__Set task A__
From the editorial on the state secrets privilege, reproduce the passage starting at "One of the ways" and ending at "evidence being presented.", substituting "legal actions" for "lawsuits".
# start of Excerpted passage
Intellpuke: This editorial appeared in the New York Times edition for Tuesday, September 29, 2009.
One of the ways that the Bush administration tried to avoid
accountability for its serious misconduct in the name of fighting
terrorism was the misuse of an evidentiary rule called the state
secrets privilege. The Obama administration has essentially embraced
the Bush approach in existing cases, trying to toss out important
lawsuits alleging kidnapping, torture and unlawful wiretapping without
any evidence being presented.
The other day, Attorney General Eric Holder, Jr., issued new
guidelines for invoking the state secrets privilege in the future. They
were a positive step forward, on paper, but did not go nearly far
enough. Mr. Holder’s much-anticipated reform plan does not include any
shift in the Obama administration’s demand for blanket secrecy in
pending cases. Nor does it include support for legislation that would
mandate thorough court review of state secrets claims made by the
executive branch.
# end of Excerpted passage
# start of Data rows
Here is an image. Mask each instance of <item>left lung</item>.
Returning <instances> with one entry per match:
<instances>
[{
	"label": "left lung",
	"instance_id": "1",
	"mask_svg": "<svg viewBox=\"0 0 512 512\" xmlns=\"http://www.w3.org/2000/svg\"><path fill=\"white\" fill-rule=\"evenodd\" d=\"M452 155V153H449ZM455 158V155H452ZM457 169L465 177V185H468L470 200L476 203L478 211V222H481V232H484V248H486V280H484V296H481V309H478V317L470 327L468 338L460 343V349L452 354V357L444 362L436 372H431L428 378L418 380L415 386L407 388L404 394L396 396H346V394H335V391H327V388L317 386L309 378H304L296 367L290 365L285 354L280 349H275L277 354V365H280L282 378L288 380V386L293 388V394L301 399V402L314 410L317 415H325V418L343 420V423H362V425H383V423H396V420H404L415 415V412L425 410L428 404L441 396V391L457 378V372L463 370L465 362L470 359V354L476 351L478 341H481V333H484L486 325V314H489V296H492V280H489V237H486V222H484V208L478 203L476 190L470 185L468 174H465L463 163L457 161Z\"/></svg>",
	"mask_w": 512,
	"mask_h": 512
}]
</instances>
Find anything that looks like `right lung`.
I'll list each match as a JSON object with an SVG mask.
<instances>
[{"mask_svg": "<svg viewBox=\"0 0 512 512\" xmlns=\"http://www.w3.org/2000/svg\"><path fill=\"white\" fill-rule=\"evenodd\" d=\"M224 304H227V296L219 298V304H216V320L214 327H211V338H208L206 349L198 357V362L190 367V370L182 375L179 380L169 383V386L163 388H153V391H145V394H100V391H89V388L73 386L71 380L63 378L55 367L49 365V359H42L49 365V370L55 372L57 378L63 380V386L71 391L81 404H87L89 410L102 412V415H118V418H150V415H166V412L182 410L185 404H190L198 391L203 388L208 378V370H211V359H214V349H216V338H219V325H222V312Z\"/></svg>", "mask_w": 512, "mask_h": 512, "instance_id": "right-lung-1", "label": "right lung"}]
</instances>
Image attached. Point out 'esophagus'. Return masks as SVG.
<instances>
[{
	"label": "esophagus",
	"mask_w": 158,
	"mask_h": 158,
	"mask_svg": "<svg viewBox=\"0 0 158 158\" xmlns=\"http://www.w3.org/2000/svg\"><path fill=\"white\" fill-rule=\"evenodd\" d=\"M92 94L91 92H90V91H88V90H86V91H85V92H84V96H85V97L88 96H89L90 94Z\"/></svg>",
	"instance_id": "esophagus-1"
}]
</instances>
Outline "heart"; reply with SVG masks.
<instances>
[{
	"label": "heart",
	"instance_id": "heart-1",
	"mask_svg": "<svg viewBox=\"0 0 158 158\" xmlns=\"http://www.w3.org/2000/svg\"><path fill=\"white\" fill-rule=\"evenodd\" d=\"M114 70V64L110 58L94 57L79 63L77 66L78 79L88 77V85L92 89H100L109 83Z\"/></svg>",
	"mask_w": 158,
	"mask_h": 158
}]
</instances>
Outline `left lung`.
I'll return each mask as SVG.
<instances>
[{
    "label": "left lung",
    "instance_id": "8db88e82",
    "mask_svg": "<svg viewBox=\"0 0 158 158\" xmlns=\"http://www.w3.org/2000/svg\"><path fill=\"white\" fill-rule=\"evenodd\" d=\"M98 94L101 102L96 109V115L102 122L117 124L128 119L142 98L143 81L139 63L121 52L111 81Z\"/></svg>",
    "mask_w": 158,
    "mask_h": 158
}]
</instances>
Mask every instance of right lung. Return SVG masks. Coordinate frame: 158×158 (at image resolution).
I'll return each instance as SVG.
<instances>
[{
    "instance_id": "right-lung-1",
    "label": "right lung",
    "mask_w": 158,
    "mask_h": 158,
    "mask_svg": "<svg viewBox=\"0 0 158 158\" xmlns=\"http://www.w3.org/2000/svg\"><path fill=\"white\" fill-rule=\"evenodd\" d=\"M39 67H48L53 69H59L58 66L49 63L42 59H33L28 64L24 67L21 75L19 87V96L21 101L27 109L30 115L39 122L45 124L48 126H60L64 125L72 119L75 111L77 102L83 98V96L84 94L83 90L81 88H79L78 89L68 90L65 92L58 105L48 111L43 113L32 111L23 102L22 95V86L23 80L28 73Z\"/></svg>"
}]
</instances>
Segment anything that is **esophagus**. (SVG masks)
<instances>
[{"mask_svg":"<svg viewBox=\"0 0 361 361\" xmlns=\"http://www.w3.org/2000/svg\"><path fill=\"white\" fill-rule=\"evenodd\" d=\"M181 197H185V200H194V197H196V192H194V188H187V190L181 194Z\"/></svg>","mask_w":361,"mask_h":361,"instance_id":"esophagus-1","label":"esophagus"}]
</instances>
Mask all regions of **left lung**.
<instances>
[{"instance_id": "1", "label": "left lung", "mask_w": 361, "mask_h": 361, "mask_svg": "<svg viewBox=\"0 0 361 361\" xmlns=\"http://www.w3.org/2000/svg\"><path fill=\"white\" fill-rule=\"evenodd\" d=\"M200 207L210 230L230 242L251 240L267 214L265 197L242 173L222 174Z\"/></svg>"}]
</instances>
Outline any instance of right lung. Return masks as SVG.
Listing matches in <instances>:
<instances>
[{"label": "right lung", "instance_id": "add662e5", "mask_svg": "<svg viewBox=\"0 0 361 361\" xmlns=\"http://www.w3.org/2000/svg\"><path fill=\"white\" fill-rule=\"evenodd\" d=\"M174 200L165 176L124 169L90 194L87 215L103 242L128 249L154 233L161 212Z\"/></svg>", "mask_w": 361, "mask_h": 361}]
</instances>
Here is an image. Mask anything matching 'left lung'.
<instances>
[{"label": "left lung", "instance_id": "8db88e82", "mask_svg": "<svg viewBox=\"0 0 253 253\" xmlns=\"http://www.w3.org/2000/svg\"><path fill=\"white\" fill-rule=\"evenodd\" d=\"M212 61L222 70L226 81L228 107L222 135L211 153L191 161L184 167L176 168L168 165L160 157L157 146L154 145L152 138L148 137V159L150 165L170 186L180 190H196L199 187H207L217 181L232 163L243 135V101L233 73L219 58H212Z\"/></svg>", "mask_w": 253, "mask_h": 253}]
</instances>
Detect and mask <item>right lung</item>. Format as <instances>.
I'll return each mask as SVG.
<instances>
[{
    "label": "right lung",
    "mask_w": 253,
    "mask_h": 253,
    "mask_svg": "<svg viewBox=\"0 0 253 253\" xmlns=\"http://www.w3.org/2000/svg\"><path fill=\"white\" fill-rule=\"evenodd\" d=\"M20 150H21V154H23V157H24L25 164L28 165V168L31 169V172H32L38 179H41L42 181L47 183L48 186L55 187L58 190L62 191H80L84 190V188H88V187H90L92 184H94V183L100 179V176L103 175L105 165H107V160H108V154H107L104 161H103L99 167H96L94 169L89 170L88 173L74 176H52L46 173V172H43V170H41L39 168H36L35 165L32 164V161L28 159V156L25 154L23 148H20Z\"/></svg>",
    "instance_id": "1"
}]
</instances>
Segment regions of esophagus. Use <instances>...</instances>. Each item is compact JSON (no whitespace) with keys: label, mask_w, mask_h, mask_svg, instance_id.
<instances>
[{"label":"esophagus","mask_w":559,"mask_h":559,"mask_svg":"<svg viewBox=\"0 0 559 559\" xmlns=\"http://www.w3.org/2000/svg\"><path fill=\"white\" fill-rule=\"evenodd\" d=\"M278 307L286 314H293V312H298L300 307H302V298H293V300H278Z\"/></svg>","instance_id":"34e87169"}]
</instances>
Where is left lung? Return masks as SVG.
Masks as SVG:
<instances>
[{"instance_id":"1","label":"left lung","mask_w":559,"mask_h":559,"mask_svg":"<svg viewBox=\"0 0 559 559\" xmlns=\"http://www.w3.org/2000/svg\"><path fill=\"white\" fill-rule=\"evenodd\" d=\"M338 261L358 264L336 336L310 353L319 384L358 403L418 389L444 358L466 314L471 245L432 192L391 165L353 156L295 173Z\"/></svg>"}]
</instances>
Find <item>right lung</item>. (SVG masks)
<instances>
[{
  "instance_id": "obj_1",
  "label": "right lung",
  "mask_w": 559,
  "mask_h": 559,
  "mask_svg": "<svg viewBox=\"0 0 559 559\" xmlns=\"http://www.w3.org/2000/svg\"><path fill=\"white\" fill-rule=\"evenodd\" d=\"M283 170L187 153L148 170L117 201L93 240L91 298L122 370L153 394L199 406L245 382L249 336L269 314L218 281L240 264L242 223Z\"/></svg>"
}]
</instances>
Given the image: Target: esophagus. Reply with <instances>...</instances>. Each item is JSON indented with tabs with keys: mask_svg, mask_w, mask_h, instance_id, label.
# end of Data rows
__Set task B__
Copy each line of the records that contains the string "JSON", matching case exactly.

__Task output A__
One of the ways that the Bush administration tried to avoid
accountability for its serious misconduct in the name of fighting
terrorism was the misuse of an evidentiary rule called the state
secrets privilege. The Obama administration has essentially embraced
the Bush approach in existing cases, trying to toss out important
legal actions alleging kidnapping, torture and unlawful wiretapping without
any evidence being presented.

__Task output B__
I'll list each match as a JSON object with an SVG mask.
Segment regions of esophagus. Use <instances>...</instances>. Each item is compact JSON (no whitespace) with keys: label, mask_w, mask_h, mask_svg, instance_id.
Given the image: Target: esophagus. Reply with <instances>...</instances>. Each item is JSON indented with tabs with keys: mask_svg, mask_w, mask_h, instance_id, label.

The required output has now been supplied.